+++ TEXT SECTION +++

Of all of the different scenarios, I think that I would find the first one most interesting, but it might be too confusing for audiences. The third scenario discards too much story as non-canon, which leaves the second scenario as the most likely to go to production, as it only dismisses part of one episode, thus preserving the continuity that we’re used to, bad final season and all. And it might make for interesting television, as we see what the family has learned over the years.
And then as far as that ninth season goes, I think it explains quite well why most long-running sitcoms finish up at eight seasons. Nine seems to just be too long, as Family Matters can also attest to, which became tired and stale after being on for so long. That show was (mercifully) cancelled before starting a planned tenth season. Likewise, The Drew Carey Show ran for nine seasons, which was one season too many, with that show’s having run out of ideas somewhere in the middle of the eighth season.

+++ STUDY MATERIAL +++

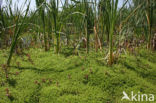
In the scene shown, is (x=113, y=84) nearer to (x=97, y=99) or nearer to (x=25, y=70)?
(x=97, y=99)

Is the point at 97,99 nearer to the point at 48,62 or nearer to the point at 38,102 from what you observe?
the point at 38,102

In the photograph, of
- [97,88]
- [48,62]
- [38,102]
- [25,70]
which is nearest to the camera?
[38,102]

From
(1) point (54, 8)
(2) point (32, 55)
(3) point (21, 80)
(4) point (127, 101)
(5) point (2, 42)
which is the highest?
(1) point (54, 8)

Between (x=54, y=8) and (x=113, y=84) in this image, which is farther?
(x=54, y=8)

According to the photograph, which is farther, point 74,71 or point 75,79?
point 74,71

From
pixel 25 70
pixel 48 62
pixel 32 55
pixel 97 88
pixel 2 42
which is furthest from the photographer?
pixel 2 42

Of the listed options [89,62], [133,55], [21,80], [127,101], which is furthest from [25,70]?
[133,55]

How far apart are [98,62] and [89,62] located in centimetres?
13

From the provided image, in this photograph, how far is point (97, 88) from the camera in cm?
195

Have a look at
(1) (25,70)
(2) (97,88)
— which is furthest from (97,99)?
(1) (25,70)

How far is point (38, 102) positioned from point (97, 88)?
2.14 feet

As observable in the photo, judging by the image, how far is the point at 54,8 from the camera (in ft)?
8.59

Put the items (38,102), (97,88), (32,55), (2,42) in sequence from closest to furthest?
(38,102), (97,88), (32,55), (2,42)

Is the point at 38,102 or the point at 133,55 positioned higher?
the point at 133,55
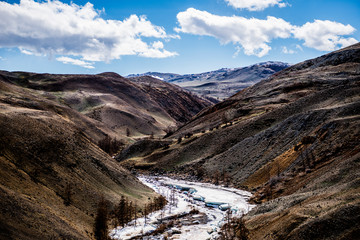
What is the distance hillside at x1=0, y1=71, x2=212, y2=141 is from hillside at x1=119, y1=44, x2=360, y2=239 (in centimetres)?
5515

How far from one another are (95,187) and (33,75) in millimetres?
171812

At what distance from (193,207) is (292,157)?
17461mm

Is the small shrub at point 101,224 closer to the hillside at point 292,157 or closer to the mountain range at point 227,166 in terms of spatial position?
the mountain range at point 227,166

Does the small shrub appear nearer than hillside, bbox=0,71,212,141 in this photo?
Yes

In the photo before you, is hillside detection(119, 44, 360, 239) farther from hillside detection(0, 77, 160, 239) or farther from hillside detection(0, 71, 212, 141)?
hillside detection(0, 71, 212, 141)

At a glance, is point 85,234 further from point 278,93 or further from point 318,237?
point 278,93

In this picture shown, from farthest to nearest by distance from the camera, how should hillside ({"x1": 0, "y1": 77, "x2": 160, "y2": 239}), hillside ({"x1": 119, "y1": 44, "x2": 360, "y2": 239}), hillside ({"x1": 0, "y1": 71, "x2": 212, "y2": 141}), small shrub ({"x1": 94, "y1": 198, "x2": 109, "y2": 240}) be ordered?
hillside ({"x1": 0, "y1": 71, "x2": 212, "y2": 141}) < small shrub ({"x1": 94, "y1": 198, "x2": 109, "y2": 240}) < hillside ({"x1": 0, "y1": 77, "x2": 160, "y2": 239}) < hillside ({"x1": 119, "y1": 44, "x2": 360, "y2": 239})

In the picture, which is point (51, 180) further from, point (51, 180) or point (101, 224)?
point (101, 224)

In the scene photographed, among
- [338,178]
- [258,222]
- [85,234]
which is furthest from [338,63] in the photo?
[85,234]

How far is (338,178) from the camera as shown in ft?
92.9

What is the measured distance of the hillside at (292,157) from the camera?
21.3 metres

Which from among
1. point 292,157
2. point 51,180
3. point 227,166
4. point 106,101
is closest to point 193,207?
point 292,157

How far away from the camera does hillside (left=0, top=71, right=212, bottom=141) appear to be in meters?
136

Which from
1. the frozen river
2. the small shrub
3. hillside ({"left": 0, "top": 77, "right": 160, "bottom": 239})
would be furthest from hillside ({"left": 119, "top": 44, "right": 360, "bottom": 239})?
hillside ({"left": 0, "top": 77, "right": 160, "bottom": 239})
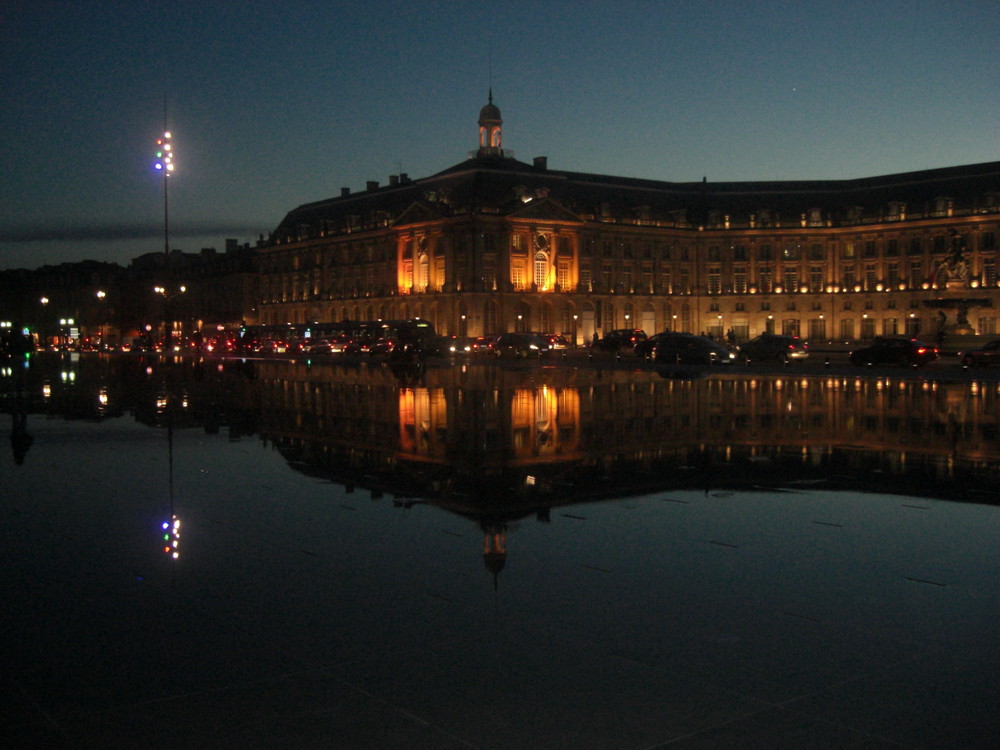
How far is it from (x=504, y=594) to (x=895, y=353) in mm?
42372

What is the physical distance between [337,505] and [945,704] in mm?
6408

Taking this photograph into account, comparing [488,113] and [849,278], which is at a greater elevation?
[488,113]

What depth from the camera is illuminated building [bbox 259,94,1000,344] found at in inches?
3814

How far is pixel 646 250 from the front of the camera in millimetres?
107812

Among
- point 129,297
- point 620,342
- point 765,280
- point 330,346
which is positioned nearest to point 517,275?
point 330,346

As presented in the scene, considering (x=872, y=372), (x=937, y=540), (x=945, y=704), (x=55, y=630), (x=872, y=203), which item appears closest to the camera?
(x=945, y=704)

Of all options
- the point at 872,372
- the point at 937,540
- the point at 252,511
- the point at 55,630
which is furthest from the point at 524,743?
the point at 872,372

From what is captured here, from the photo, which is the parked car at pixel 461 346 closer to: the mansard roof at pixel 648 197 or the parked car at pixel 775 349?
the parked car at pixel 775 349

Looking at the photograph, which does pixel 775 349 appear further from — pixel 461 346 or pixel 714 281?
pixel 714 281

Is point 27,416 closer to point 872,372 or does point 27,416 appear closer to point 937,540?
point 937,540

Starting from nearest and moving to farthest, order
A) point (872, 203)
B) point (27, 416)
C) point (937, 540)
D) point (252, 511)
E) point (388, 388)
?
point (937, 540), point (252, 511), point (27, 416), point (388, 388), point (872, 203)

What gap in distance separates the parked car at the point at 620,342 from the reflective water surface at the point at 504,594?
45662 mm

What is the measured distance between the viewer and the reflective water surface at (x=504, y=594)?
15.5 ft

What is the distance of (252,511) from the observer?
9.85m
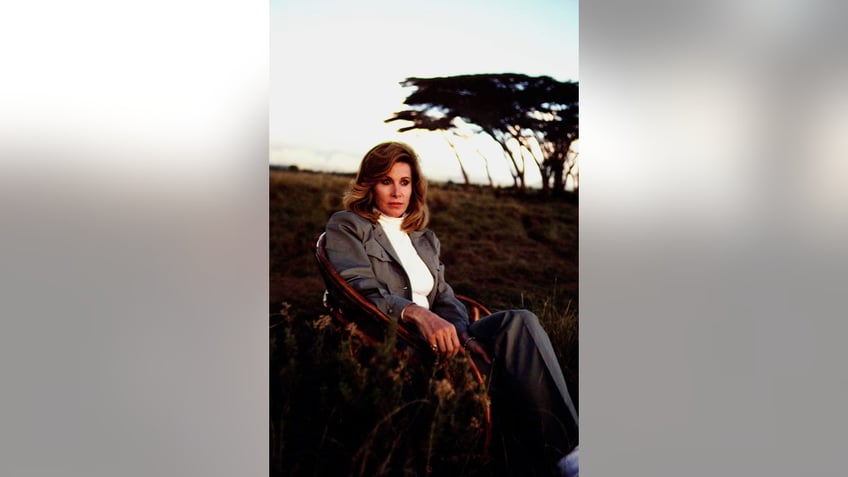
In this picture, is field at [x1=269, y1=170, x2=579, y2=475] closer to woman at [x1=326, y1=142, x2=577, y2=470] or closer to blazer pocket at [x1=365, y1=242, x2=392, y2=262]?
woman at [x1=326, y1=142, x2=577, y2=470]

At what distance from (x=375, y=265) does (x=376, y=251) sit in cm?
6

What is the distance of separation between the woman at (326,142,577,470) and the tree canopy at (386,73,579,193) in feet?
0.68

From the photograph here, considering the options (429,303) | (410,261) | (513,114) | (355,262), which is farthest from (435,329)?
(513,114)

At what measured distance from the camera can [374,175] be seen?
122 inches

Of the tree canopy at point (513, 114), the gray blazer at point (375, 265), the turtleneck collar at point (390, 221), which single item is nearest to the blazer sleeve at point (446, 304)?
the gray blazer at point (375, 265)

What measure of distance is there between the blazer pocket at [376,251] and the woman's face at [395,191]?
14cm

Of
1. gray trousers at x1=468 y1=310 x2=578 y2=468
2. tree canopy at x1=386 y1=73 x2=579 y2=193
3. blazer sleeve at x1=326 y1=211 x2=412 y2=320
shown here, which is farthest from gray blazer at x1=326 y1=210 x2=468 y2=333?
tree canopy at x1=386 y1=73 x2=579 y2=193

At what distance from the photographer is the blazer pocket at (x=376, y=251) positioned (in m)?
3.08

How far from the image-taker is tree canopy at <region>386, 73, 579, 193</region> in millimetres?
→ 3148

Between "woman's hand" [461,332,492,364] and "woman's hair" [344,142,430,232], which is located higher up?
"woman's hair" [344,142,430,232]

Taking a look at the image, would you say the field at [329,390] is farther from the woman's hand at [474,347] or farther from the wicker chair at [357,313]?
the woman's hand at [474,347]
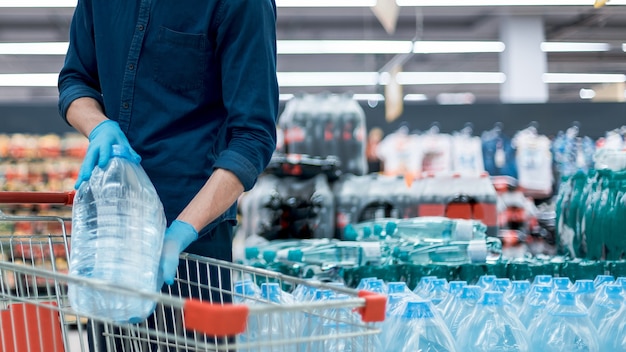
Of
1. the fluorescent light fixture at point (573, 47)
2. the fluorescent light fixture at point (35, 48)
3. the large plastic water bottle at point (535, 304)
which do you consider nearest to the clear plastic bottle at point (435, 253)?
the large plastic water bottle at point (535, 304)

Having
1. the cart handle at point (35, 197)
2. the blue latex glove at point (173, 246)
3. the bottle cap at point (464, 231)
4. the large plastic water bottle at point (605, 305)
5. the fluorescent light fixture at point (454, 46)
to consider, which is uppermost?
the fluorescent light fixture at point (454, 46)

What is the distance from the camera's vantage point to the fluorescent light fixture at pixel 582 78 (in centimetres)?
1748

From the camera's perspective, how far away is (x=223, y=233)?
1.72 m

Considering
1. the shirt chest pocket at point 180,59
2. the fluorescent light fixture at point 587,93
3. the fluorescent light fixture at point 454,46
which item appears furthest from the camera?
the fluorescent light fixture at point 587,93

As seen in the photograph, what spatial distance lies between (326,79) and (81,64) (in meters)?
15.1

+++

◆ YOUR INSTRUCTIONS: Condense the paragraph of the sitcom commentary that begins "And then as far as that ninth season goes" into a shorter version that keeps its main facts. This material is not needed for the work that follows the text.

◆ REPLY: The ninth season shows why most long-running sitcoms end after eight seasons, since nine seems too long. Family Matters grew tired and stale and was cancelled before a planned tenth season. The Drew Carey Show also ran for nine seasons, one too many, having run out of ideas partway through its eighth.